Species distribution modeling is a tool that is gaining widespread use in the projection of future distributions of invasive species and has important potential as a tool for monitoring invasive species spread. However, the transferability of models from one area to another has been inadequately investigated. This study aimed to determine the degree to which species distribution models (SDMs) for cogongrass, developed with distribution data from Mississippi (USA), could be applied to a similar area in neighboring Alabama. Cogongrass distribution data collected in Mississippi were used to train an SDM that was then tested for accuracy and transferability with cogongrass distribution data collected by a forest management company in Alabama. Analyses indicated the SDM had a relatively high predictive ability within the region of the training data but had poor transferability to the Alabama data. Analysis of the Alabama data, via independent SDM development, indicated that predicted cogongrass distribution in Alabama was more strongly correlated with soil variables than was the case in Mississippi, where the SDM was most strongly correlated with tree canopy cover. Results suggest that model transferability is influenced strongly by (1) data collection methods, (2) landscape context of the survey data, and (3) variations in qualitative aspects of environmental data used in model development.
Nomenclature: Cogongrass, Imperata cylindrica (L.) Beauv.
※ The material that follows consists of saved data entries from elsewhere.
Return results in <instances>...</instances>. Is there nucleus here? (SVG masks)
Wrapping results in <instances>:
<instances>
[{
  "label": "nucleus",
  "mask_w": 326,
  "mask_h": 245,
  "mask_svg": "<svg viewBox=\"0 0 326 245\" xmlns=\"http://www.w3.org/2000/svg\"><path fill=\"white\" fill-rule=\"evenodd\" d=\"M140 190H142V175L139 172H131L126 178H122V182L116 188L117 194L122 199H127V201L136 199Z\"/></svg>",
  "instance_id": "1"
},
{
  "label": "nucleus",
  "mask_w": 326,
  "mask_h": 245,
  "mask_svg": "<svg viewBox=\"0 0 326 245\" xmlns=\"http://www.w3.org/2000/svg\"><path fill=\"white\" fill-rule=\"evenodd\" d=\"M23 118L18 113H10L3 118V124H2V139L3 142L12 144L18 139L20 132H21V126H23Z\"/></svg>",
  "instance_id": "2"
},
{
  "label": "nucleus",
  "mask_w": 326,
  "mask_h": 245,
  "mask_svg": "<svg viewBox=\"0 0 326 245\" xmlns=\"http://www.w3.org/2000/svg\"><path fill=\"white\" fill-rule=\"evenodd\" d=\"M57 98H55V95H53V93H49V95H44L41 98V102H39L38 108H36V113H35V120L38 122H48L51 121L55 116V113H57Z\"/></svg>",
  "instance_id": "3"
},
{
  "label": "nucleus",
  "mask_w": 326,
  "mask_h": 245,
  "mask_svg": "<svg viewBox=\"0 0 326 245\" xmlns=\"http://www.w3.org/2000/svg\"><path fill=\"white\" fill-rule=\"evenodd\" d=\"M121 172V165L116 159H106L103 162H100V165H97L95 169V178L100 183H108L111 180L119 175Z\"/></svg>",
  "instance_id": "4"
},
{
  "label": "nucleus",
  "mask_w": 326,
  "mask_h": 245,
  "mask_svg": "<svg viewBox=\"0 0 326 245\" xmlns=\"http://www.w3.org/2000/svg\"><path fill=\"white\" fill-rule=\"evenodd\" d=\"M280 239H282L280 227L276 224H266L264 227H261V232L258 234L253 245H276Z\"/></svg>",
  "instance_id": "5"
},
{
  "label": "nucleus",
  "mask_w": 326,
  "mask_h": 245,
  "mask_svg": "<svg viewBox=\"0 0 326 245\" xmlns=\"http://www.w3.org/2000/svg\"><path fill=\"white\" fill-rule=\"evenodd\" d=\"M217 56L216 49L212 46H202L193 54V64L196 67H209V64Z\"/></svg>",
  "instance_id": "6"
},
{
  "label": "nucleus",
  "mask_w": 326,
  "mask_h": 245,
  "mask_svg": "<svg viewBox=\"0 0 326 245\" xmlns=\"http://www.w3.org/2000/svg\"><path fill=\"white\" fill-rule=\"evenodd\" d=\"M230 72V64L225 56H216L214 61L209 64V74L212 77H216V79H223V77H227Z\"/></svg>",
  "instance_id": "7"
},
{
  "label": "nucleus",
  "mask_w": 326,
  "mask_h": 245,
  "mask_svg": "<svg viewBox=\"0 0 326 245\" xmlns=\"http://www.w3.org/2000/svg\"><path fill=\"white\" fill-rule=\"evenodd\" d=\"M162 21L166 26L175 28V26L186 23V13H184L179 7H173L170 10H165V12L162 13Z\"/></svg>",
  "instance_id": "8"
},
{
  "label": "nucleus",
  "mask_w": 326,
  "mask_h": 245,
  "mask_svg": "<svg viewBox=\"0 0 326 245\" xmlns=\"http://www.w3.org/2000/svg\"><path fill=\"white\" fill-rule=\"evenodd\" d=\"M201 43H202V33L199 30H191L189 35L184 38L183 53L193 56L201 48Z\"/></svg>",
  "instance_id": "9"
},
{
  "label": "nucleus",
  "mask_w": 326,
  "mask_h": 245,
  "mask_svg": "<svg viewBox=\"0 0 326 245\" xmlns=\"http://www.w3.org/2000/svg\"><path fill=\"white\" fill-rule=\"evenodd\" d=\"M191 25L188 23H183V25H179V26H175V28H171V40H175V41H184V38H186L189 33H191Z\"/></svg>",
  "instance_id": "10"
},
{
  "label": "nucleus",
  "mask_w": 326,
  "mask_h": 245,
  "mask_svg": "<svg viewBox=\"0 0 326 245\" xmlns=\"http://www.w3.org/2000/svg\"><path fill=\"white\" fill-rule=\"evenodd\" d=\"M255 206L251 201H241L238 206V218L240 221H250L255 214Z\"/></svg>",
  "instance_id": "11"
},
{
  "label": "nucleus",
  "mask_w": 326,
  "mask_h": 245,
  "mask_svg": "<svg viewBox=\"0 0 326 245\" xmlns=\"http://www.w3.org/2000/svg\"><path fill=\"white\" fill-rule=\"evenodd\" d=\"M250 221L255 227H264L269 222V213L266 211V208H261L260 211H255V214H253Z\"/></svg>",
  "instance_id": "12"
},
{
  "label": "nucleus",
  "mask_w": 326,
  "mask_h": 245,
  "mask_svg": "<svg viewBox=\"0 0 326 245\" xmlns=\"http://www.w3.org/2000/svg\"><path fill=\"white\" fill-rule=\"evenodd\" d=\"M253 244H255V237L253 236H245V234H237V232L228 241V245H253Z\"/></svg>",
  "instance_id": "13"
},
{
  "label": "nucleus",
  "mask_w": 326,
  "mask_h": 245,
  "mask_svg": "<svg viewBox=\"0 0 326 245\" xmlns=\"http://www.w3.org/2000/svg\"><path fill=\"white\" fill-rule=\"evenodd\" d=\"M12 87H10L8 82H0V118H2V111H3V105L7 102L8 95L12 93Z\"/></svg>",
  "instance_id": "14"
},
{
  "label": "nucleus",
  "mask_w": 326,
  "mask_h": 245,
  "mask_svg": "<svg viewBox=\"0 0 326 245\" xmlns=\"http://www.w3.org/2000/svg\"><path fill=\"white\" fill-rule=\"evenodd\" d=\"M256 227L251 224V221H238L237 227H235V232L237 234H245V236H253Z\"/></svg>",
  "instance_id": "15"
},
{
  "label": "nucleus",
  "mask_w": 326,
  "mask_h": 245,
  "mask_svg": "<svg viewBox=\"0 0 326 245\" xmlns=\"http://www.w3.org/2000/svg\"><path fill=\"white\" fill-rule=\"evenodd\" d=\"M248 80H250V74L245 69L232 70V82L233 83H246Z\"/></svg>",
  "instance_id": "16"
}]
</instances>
IMPCY.
Interpretive Summary: Early detection of, and rapid response to, new populations of invasive plants optimizes economic and environmental considerations for weed management, but efficient means of appropriately targeting monitoring sites is a critical missing component to such an approach. Species distribution modeling is a tool that could enhance detection efforts for invasive weeds during the earliest stages of spread into new geographic areas. This approach was tested within a geographic information system (GIS) framework, using data on locations of cogongrass in southeastern Mississippi and southwestern Alabama to determine the reliability of models and their transferability among study areas. Initial model development agreed with prior work on cogongrass habitat within the southeastern United States, in terms of the environmental variables found to be important, but there was weak transferability of models between the two study areas. Two potential explanations for this low transferability were that the data were collected in different portions of the landscape in the two areas (along road corridors in Mississippi but throughout commercially managed forests in Alabama) and that there seemed to be some incongruence in soil data within and between study areas. This suggests that, although relatively robust SDMs can be developed for a given area, those models should not be extrapolated to other areas without careful examination of the underlying environmental predictors. Nevertheless, results do suggest that within an individual area of interest and with proper care, modeling approaches such as that used in this study have potential to contribute to efforts at developing scientifically and statistically based weed management programs for invasive species.